Learn more about [Texas Target Communities] (http://ttc.arch.tamu.edu/) , founded by David Pugh in 1993
Kim Mickelson
Emily Tedford
For extraordinary contributions to urban planning practice and education spanning decades, David Pugh, Texas A&M associate professor emeritus, received a Legends Award from the Texas Chapter of the American Planning Association at the group’s annual conference in Galveston.
The award was one of several recognitions of Texas A&M urban planning faculty and students at the conference, held Oct. 7-9, 2015.
Throughout a teaching career that began when he joined the Texas A&M faculty in 1976, Pugh led classes in plan making, planning law and implementation, housing, historic resources planning and other related topics. His research interests included land use law, historic preservation and utopian cities. He retired in 2006, but taught a planning law class once a year through 2011.
He also practiced on a limited basis as a consultant, helping to prepare plans for municipal, county and regional governments.
Pugh, who said there wasn’t a lot of municipal planning in Texas when he arrived, spend his career raising the profiles of planners and planning in the state, heading numerous initiatives.
From 1993-2001, he served as the founding director of Texas Target Cities, an outreach program aiding municipalities that lack planning resources available to larger cities.
In the program, known today as [Texas Target Communities] (http://ttc.arch.tamu.edu/) , graduate planning students work with a municipal residents and policyholders to develop a comprehensive plan — a document that details a community’s vision for its future — that includes land use plans, transportation plans and current and projected population and economic data.
Since its inception, more than 40 comprehensive plans have been created in TTC student/community collaborations.
In another initiative, Pugh introduced planning concepts to municipalities lacking staff planning professionals during trips to dozens of cities throughout the state. He created a half-day presentation to teach policymakers, municipal staff employees and city residents the basics of city planning, zoning, subdivision regulation and capital improvement ideas.
Pugh also served in several administrative capacities in the College of Architecture, heading the Department of Urban and Regional Planning from 1981-85 and coordinating the [Master of Urban Planning] (http://laup.arch.tamu.edu/academics/graduate/mup/) program from 1987-91 and 1994-99.
He served as president of the APA Texas Chapter from 1987-89 and also held several other leadership positions with the organization throughout his career.
Pugh was part of the 1998 inaugural class of the American Institute of Certified Planners’ [College of Fellows] (https://www.planning.org/faicp/) and he served as a member of the Board of Directors of the Association of Collegiate Schools of Planning from 1983-1991.
Mickelson is new APA Texas president
Also at the Galveston APA Texas conference, Kim Mickelson, visiting associate professor of urban planning at Texas A&M, was inducted as the organization’s new president.
A certified planner and attorney and who represents governmental and nonprofit corporations, Mickelson will serve a one-year term heading the chapter, a nonprofit public interest and research organization representing more than 40,000 planners, officials, and citizens involved with urban and rural planning issues.
The chapter advances the profession’s efforts to provide expertise and processes that empower citizens to be engaged in the sustainable development of communities throughout the state.
Student planner award
Awards presented at the conference included an honorable mention award presented to
Emily Tedford, a master of urban planning student, earned an honorable mention award from the APA Texas Chapter for a housing needs assessment she performed for LaGrange, Texas.

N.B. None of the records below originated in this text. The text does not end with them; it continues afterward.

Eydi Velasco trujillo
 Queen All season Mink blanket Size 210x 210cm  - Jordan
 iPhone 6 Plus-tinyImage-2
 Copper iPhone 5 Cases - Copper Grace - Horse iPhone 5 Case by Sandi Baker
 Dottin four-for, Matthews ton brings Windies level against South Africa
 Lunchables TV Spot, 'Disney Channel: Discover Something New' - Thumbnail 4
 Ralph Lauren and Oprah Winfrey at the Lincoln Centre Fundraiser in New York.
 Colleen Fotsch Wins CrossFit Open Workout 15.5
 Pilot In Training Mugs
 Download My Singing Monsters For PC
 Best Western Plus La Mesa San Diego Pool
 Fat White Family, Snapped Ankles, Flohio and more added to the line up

The south central Texas community, which is experiencing a higher-than-expected growth rate, contacted Texas Target Communities with concerns voiced by the city’s real estate professionals and developers regarding the future availability of housing in the city.
Tedford, a TTC senior project manager, responded, creating an inventory of current housing in LaGrange and identifying future housing demand, as well as areas for future housing.

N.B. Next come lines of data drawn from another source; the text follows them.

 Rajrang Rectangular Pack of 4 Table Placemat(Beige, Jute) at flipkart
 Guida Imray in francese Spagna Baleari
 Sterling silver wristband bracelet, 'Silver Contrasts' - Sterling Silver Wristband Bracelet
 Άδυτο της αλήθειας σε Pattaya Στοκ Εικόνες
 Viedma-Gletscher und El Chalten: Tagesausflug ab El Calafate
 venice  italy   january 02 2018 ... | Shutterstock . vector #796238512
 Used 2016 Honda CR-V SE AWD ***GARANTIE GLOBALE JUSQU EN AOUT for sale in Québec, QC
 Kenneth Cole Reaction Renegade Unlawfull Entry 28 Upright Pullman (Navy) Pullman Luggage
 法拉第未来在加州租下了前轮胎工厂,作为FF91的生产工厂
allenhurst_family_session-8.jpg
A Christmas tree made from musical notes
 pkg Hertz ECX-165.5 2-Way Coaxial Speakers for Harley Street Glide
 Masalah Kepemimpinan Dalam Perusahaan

Student convention exhibit
While in Galveston for the convention, Texas A&M planning students created a temporary exhibit in an unused downtown lot, using posters to explain the benefits of active transportation modes such as walking, bicycling or roller skating.
Visitors to the site could hula-hoop, play hopscotch, write their suggestions on how best to use Galveston’s public spaces.
The exhibit was featured on the front page of the Oct. 10 Galveston Daily News, which also heralded the 2017 reestablishment of Galveston’s trolley system. The trolleys stopped rolling in 2008 after Hurricane Ike damaged the system’s infrastructure.